In large scope, the show is a language lesson in Farsi. The guest actor is given some Farsi phrases to repeat, and there is a lot of realistic expectation that those will be difficult for them to remember. As well, at a certain point, several audience members participate in the Farsi lessons, also with some considerable challenges, but also with a good deal of amusement.

As one might expect, there is a larger mission here, and it is conveyed with such subtlety and deftness that the poignancy and the power of the performance is not really experienced until the very end when much is revealed.
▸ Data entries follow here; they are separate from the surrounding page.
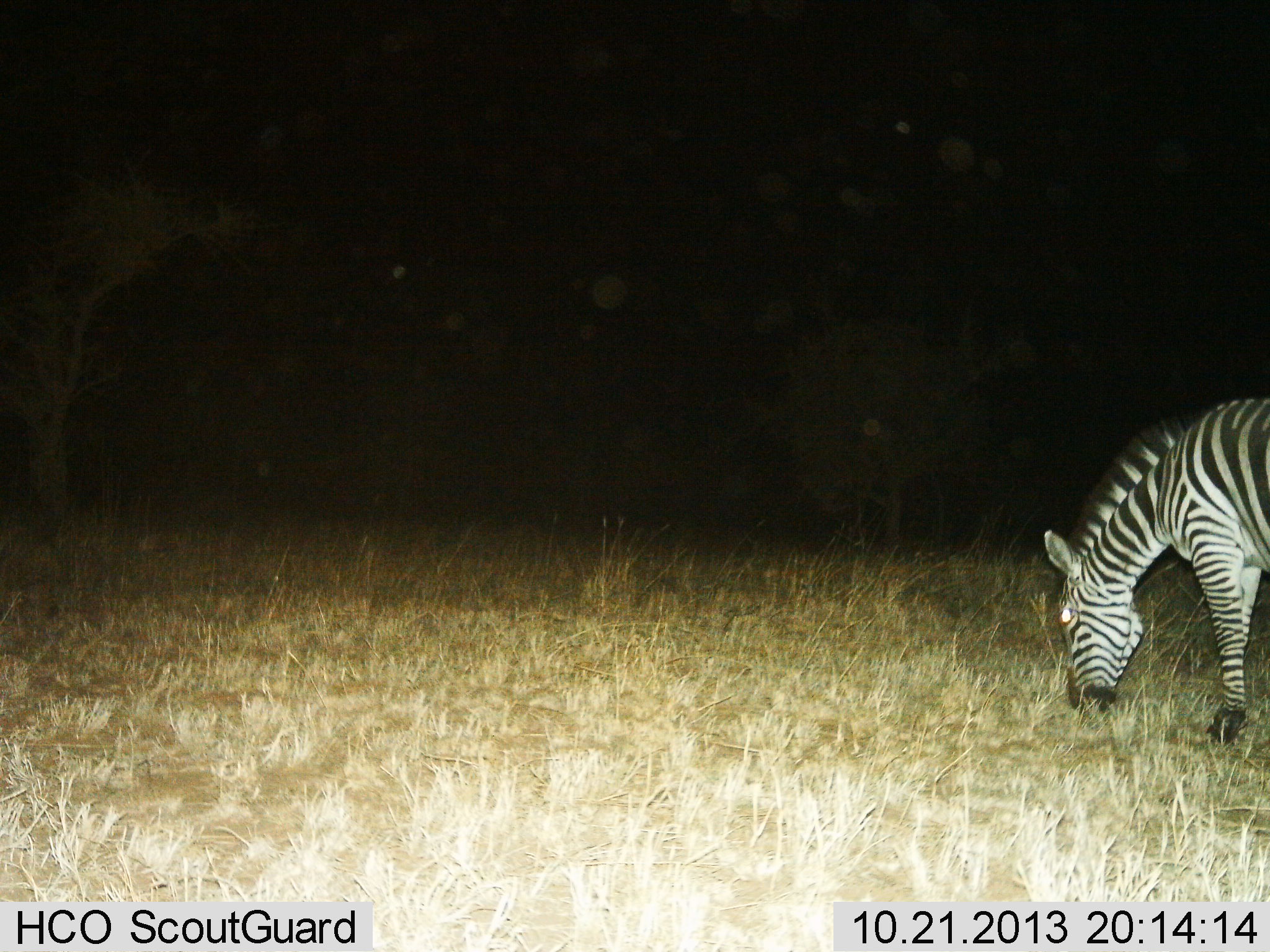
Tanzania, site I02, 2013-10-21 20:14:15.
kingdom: Animalia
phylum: Chordata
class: Mammalia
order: Perissodactyla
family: Equidae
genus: Equus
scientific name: Equus quagga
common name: plains zebra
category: zebra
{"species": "zebra (plains zebra) (Equus quagga)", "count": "1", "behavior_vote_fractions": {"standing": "30%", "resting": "0%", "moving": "0%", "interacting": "0%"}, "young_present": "0%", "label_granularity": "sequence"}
Though there are revelations of various sorts that come throughout the performance, the largest one pulled off at the end signifies what underlies what is a fairly simple narrative about language learning.
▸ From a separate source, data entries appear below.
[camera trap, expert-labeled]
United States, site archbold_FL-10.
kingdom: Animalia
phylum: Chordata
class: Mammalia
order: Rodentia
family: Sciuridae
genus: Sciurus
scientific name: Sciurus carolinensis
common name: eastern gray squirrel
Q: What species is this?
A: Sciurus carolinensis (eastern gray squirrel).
This simplicity combined with a good deal of wit and humor, and with the power of the connections made at the very end of the show make this performance a delight, and, as well, something that carries significant weight.

Jared Bowen, the guest actor for the evening, was humble but composed and vividly conveyed the excitement of the unknown along with an adept stage presence. At the outset he said he was terrified, but soon it became clear that he would be given instructions. He followed them well and with aplomb.

Extra info: contains spoilers
It’s not apparent from the beginning that the playwright Nassim Soleimanpour will become a significant part of the action. At first, he directs the guest actor from backstage via the projected screen, but one does not realize at first that there is a live person controlling the projections. Gradually, it becomes apparent that somebody is annotating the screen depending on what the actor and the audience say. Finally, it becomes clear that the person controlling and animating the screen is the playwright. All artfully done and developed, this sequence of revelations is endlessly entertaining. Though the entire narrative of the play is an interleaving of these kinds of revelations and the language lessons in Farsi, there is considerable wit and improvisation throughout on the part of the playwright. The kicker at the end is that Soleimanpour, who has taught the audience the Farsi word for mother, actually calls his mother in Iran in real time and engages the actor and the audience in a small dialogue in Farsi with her. Clearly, the playwright’s distance from his mother under the political circumstances that prevail represents the major drama behind this light and engaging play of impressions. That realization, in the midst of the lightness and humor, gives this entertaining show the gravitas which lies beneath it and conveys it cleverly and adeptly.
Overall: Well worth seeing. It is quite short – about 75 minutes – but very satisfying overall.